MATERIAL FOR THE TASK
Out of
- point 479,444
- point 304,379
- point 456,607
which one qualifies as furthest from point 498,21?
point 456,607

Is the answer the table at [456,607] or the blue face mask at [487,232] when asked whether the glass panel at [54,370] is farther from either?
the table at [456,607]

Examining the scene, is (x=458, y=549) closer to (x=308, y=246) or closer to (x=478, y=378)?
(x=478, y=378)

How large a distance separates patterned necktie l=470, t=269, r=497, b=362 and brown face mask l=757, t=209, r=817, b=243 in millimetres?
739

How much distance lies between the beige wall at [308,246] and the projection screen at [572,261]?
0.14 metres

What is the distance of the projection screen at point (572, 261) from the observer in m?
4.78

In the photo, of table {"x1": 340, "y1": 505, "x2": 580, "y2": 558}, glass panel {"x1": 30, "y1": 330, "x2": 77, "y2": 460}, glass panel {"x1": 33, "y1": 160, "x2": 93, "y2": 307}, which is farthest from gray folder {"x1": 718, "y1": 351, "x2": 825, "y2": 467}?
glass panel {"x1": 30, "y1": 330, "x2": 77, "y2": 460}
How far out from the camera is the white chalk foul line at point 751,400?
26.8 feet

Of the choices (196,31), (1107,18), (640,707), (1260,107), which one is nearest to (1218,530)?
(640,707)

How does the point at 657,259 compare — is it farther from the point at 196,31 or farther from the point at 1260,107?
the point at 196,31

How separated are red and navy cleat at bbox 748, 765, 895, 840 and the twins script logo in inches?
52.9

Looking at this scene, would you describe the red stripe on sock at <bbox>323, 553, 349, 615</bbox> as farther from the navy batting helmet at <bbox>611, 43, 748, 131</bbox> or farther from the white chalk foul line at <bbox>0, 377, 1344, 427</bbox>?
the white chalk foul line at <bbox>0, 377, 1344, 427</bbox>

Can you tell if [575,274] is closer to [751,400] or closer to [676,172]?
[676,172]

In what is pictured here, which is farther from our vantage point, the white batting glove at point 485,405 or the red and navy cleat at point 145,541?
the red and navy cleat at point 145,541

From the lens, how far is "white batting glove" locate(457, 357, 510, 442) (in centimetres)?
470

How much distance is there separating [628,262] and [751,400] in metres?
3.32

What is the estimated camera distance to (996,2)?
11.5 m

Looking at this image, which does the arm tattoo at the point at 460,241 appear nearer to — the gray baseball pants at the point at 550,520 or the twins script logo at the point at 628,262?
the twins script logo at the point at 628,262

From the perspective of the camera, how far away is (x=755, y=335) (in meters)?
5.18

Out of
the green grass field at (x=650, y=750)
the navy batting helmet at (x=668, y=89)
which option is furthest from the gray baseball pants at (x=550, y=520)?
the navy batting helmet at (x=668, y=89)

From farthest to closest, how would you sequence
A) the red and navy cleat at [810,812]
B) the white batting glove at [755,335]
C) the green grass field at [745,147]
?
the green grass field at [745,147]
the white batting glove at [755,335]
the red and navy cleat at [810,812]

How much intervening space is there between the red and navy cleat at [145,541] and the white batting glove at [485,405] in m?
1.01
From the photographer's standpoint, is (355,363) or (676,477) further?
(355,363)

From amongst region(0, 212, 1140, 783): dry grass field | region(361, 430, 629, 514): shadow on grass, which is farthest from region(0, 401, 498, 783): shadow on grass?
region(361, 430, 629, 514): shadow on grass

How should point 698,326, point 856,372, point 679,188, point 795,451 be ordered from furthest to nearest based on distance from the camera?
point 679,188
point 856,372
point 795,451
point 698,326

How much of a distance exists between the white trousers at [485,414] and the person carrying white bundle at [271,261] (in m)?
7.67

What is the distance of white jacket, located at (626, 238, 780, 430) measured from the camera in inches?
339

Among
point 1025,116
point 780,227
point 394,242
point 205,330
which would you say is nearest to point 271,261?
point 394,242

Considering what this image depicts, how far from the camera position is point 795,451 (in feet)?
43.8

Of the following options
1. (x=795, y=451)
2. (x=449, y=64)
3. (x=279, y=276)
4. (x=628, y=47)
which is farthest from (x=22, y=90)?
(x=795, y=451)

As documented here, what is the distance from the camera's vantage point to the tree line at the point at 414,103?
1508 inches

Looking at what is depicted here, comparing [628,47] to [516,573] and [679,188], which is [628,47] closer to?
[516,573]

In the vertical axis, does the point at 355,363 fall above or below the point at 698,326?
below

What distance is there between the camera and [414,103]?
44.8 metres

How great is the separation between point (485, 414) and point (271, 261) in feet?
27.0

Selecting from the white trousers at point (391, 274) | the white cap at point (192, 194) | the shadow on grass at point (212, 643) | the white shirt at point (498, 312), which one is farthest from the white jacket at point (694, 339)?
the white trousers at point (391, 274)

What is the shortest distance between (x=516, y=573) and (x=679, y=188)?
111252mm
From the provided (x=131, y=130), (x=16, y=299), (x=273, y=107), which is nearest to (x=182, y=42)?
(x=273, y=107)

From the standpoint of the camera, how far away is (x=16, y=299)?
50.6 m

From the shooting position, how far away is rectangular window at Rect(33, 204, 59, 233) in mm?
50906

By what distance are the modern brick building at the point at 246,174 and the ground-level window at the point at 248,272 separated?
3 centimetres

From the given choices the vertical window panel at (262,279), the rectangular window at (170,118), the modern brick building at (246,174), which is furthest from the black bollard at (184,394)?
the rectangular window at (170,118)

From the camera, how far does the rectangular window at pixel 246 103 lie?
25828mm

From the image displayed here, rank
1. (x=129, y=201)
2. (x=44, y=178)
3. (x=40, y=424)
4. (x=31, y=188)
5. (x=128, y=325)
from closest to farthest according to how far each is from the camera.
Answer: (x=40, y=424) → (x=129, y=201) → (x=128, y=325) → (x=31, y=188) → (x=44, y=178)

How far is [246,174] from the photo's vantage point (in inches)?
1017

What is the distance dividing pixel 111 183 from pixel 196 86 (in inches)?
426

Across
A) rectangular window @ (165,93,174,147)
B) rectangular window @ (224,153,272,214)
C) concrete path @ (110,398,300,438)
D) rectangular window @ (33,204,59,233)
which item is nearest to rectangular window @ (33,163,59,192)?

WHAT YOU SHOULD DO
Lay out every line of the items above as a numbered list, dropping any blank lines.

RESULT OF THE TASK
1. Out of
2. - point 479,444
3. - point 304,379
4. - point 456,607
5. which one qualifies as furthest from point 498,21?
6. point 456,607
7. Is the answer the table at [456,607] or the blue face mask at [487,232] when asked whether the glass panel at [54,370] is farther from either?
8. the table at [456,607]
9. Examining the scene, is (x=458, y=549) closer to (x=308, y=246) or closer to (x=478, y=378)?
10. (x=478, y=378)
11. How large a distance separates patterned necktie l=470, t=269, r=497, b=362 and brown face mask l=757, t=209, r=817, b=243 in millimetres?
12. 739
13. How much distance lies between the beige wall at [308,246] and the projection screen at [572,261]?
14. 0.14 metres
15. What is the distance of the projection screen at point (572, 261) from the observer in m?
16. 4.78
17. In the photo, of table {"x1": 340, "y1": 505, "x2": 580, "y2": 558}, glass panel {"x1": 30, "y1": 330, "x2": 77, "y2": 460}, glass panel {"x1": 33, "y1": 160, "x2": 93, "y2": 307}, which is farthest from gray folder {"x1": 718, "y1": 351, "x2": 825, "y2": 467}?
18. glass panel {"x1": 30, "y1": 330, "x2": 77, "y2": 460}
19. How far out from the camera is the white chalk foul line at point 751,400?
20. 26.8 feet
21. Of the choices (196,31), (1107,18), (640,707), (1260,107), which one is nearest to (1218,530)?
22. (640,707)
23. How does the point at 657,259 compare — is it farther from the point at 196,31 or farther from the point at 1260,107?
24. the point at 196,31
25. How separated are red and navy cleat at bbox 748, 765, 895, 840 and the twins script logo in inches?
26. 52.9
27. Looking at this scene, would you describe the red stripe on sock at <bbox>323, 553, 349, 615</bbox> as farther from the navy batting helmet at <bbox>611, 43, 748, 131</bbox> or farther from the white chalk foul line at <bbox>0, 377, 1344, 427</bbox>?
28. the white chalk foul line at <bbox>0, 377, 1344, 427</bbox>
29. Can you tell if [575,274] is closer to [751,400] or closer to [676,172]?
30. [676,172]
31. In what is pictured here, which is farther from our vantage point, the white batting glove at point 485,405 or the red and navy cleat at point 145,541?
32. the red and navy cleat at point 145,541
33. From the lens, how far is "white batting glove" locate(457, 357, 510, 442) (in centimetres)?
34. 470
35. How much distance is there separating [628,262] and [751,400] in metres?
36. 3.32
37. What is the estimated camera distance to (996,2)?
38. 11.5 m
39. Looking at this image, which does the arm tattoo at the point at 460,241 appear nearer to — the gray baseball pants at the point at 550,520 or the twins script logo at the point at 628,262?
40. the twins script logo at the point at 628,262
41. From the perspective of the camera, how far away is (x=755, y=335) (in meters)?
42. 5.18
43. Out of
44. the green grass field at (x=650, y=750)
45. the navy batting helmet at (x=668, y=89)
46. which option is furthest from the gray baseball pants at (x=550, y=520)?
47. the navy batting helmet at (x=668, y=89)
48. From farthest to closest, how would you sequence
49. A) the red and navy cleat at [810,812]
50. B) the white batting glove at [755,335]
51. C) the green grass field at [745,147]
52. ?
53. the green grass field at [745,147]
54. the white batting glove at [755,335]
55. the red and navy cleat at [810,812]
56. How much intervening space is there between the red and navy cleat at [145,541] and the white batting glove at [485,405] in m?
57. 1.01
58. From the photographer's standpoint, is (355,363) or (676,477) further?
59. (355,363)
60. From amongst region(0, 212, 1140, 783): dry grass field | region(361, 430, 629, 514): shadow on grass, which is farthest from region(0, 401, 498, 783): shadow on grass?
61. region(361, 430, 629, 514): shadow on grass
62. How should point 698,326, point 856,372, point 679,188, point 795,451 be ordered from furthest to nearest based on distance from the camera?
63. point 679,188
64. point 856,372
65. point 795,451
66. point 698,326
67. How much of a distance exists between the white trousers at [485,414] and the person carrying white bundle at [271,261] (in m)?
68. 7.67
69. What is the distance of white jacket, located at (626, 238, 780, 430) measured from the camera in inches?
70. 339
71. Among
72. point 1025,116
73. point 780,227
74. point 394,242
75. point 205,330
76. which would you say is nearest to point 271,261?
77. point 394,242
78. Considering what this image depicts, how far from the camera position is point 795,451 (in feet)?
79. 43.8
80. Of the following options
81. 1. (x=795, y=451)
82. 2. (x=449, y=64)
83. 3. (x=279, y=276)
84. 4. (x=628, y=47)
85. which is farthest from (x=22, y=90)?
86. (x=795, y=451)
87. As documented here, what is the distance from the camera's vantage point to the tree line at the point at 414,103?
88. 1508 inches
89. Looking at what is depicted here, comparing [628,47] to [516,573] and [679,188], which is [628,47] closer to?
90. [516,573]
91. In the vertical axis, does the point at 355,363 fall above or below the point at 698,326?
92. below
93. What distance is there between the camera and [414,103]?
94. 44.8 metres
95. How great is the separation between point (485, 414) and point (271, 261) in feet?
96. 27.0
97. Selecting from the white trousers at point (391, 274) | the white cap at point (192, 194) | the shadow on grass at point (212, 643) | the white shirt at point (498, 312), which one is farthest from the white jacket at point (694, 339)?
98. the white trousers at point (391, 274)
99. What is the shortest distance between (x=516, y=573) and (x=679, y=188)?
100. 111252mm
101. From the provided (x=131, y=130), (x=16, y=299), (x=273, y=107), which is nearest to (x=182, y=42)?
102. (x=273, y=107)
103. From the standpoint of the camera, how far away is (x=16, y=299)?
104. 50.6 m
105. From the shooting position, how far away is rectangular window at Rect(33, 204, 59, 233) in mm?
106. 50906
107. By what distance are the modern brick building at the point at 246,174 and the ground-level window at the point at 248,272 separated?
108. 3 centimetres
109. From the given choices the vertical window panel at (262,279), the rectangular window at (170,118), the modern brick building at (246,174), which is furthest from the black bollard at (184,394)?
110. the rectangular window at (170,118)
111. From the camera, how far does the rectangular window at pixel 246 103 lie?
112. 25828mm
113. From the image displayed here, rank
114. 1. (x=129, y=201)
115. 2. (x=44, y=178)
116. 3. (x=40, y=424)
117. 4. (x=31, y=188)
118. 5. (x=128, y=325)
119. from closest to farthest according to how far each is from the camera.
120. Answer: (x=40, y=424) → (x=129, y=201) → (x=128, y=325) → (x=31, y=188) → (x=44, y=178)
121. How far is [246,174] from the photo's vantage point (in inches)?
122. 1017
123. What is the distance dividing pixel 111 183 from pixel 196 86 (in inches)?
124. 426
125. Across
126. A) rectangular window @ (165,93,174,147)
127. B) rectangular window @ (224,153,272,214)
128. C) concrete path @ (110,398,300,438)
129. D) rectangular window @ (33,204,59,233)
130. which item is nearest to rectangular window @ (33,163,59,192)?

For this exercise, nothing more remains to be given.